(Work to do)
Quote, word for word, every line starting at the line that contains "What is the distance of point" and ending with the last line of the records; include both of these lines and no others.

(Material)
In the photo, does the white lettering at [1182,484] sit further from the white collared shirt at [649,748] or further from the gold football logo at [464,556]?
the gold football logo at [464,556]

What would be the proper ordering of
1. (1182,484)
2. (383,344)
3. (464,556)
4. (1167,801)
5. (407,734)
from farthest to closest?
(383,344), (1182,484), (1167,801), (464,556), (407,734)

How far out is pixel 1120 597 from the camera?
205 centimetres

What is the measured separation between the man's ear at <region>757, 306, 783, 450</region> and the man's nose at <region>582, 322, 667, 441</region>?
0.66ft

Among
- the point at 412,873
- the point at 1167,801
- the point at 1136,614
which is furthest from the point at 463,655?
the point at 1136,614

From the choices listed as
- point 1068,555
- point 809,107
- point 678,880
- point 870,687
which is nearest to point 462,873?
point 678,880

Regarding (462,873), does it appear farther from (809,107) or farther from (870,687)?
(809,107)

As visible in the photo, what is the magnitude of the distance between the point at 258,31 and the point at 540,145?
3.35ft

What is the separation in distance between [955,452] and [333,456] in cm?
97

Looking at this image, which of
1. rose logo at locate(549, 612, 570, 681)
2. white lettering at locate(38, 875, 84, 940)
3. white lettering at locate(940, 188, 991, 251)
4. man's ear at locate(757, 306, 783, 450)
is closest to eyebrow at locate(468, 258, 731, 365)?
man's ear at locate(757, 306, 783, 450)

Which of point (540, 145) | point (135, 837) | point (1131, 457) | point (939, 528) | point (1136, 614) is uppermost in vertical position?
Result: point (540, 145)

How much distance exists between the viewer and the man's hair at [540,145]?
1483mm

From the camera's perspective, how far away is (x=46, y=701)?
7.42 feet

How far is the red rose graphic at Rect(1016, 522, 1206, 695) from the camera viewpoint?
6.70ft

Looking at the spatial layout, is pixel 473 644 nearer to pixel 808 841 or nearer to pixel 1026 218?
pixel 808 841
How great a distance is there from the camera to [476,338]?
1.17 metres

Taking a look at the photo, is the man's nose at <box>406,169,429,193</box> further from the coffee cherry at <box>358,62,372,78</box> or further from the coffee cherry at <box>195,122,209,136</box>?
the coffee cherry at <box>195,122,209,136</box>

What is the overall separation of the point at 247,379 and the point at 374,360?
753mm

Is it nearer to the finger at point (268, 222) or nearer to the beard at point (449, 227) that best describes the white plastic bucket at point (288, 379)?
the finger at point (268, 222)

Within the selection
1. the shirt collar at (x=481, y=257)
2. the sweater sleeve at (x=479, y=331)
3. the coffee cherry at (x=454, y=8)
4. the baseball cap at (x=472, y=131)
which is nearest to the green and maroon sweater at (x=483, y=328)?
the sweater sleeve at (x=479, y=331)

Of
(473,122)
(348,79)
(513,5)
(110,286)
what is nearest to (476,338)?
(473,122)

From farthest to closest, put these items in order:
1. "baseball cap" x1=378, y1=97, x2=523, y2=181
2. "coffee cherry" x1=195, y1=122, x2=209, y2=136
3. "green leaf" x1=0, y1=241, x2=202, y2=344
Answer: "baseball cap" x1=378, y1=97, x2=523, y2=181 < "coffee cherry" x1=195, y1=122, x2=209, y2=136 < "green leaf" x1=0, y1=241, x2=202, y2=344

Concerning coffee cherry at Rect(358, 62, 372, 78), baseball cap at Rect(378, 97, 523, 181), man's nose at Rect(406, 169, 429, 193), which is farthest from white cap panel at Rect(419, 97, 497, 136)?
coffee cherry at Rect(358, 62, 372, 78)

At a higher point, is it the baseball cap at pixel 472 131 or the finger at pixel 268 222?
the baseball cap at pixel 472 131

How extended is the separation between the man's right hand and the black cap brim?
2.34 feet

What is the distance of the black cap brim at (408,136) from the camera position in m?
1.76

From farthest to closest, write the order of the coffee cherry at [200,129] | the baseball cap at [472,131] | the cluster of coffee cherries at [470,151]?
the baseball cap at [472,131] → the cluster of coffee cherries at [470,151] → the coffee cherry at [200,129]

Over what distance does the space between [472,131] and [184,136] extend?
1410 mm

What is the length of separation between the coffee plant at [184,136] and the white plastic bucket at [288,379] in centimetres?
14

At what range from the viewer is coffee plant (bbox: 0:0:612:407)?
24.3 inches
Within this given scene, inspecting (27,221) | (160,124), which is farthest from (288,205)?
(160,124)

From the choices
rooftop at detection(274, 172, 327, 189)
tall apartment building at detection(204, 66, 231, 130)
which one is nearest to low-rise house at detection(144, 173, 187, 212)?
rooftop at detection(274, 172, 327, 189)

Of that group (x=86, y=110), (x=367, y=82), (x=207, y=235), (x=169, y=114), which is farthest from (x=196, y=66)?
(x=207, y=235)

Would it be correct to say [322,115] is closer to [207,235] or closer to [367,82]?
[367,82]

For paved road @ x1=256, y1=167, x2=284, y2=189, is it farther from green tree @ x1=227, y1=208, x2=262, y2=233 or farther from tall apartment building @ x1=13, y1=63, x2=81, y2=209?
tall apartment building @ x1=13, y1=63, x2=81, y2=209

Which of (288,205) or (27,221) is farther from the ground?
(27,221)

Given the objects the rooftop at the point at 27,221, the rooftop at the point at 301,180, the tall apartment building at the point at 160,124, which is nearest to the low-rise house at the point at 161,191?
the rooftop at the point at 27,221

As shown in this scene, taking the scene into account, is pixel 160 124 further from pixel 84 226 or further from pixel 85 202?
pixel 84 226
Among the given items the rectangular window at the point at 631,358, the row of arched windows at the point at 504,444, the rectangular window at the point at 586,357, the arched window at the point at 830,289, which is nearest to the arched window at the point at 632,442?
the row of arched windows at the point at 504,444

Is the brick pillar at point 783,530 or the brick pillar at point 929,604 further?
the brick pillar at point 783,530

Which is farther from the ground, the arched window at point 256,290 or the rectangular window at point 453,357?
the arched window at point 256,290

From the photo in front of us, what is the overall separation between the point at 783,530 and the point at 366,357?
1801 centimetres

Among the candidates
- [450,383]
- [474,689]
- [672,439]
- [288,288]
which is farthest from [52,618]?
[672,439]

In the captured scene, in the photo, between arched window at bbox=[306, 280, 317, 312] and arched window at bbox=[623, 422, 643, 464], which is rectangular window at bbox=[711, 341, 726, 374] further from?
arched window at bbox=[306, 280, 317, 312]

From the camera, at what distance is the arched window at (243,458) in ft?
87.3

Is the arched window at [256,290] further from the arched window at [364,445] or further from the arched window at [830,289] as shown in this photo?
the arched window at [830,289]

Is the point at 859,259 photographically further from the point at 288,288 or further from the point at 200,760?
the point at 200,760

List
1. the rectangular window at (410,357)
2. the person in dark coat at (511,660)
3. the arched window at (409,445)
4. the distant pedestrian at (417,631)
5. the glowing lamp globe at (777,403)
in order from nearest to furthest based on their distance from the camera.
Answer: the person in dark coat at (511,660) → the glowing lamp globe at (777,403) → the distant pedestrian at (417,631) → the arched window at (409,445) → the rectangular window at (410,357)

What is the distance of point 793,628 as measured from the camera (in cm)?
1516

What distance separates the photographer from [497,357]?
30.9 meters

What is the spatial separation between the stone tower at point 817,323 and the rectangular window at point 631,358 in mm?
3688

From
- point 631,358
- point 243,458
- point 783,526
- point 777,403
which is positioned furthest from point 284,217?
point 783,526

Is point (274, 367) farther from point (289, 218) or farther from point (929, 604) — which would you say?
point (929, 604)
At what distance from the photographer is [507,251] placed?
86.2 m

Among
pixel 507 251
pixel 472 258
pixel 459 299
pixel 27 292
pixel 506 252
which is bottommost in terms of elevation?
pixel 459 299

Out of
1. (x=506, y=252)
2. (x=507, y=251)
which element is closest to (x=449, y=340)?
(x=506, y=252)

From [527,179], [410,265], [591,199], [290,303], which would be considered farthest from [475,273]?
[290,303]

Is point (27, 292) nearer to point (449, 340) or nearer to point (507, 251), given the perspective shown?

(Answer for this exercise)
What is the distance of point 793,628 as measured from the camera (in cm)?
1516

What distance separates the photographer from [497,357]?
30.9 meters

What is the spatial separation between the stone tower at point 817,323 and the rectangular window at point 631,358 in mm?
3688

From
- point 631,358
- point 243,458
- point 783,526
- point 777,403
which is positioned furthest from point 284,217?
point 783,526

Is point (274, 367) farther from point (289, 218) or farther from point (929, 604) — which would you say?
point (929, 604)
At what distance from the photographer is [507,251] placed?
86.2 m

Among
pixel 507 251
pixel 472 258
pixel 459 299
pixel 27 292
pixel 506 252
which is bottommost in terms of elevation?
pixel 459 299

Out of
1. (x=506, y=252)
2. (x=507, y=251)
which element is closest to (x=449, y=340)?
(x=506, y=252)

From [527,179], [410,265], [591,199], [290,303], which would be considered farthest from [475,273]?
[290,303]

Is point (27, 292) nearer to point (449, 340) or nearer to point (507, 251), given the perspective shown?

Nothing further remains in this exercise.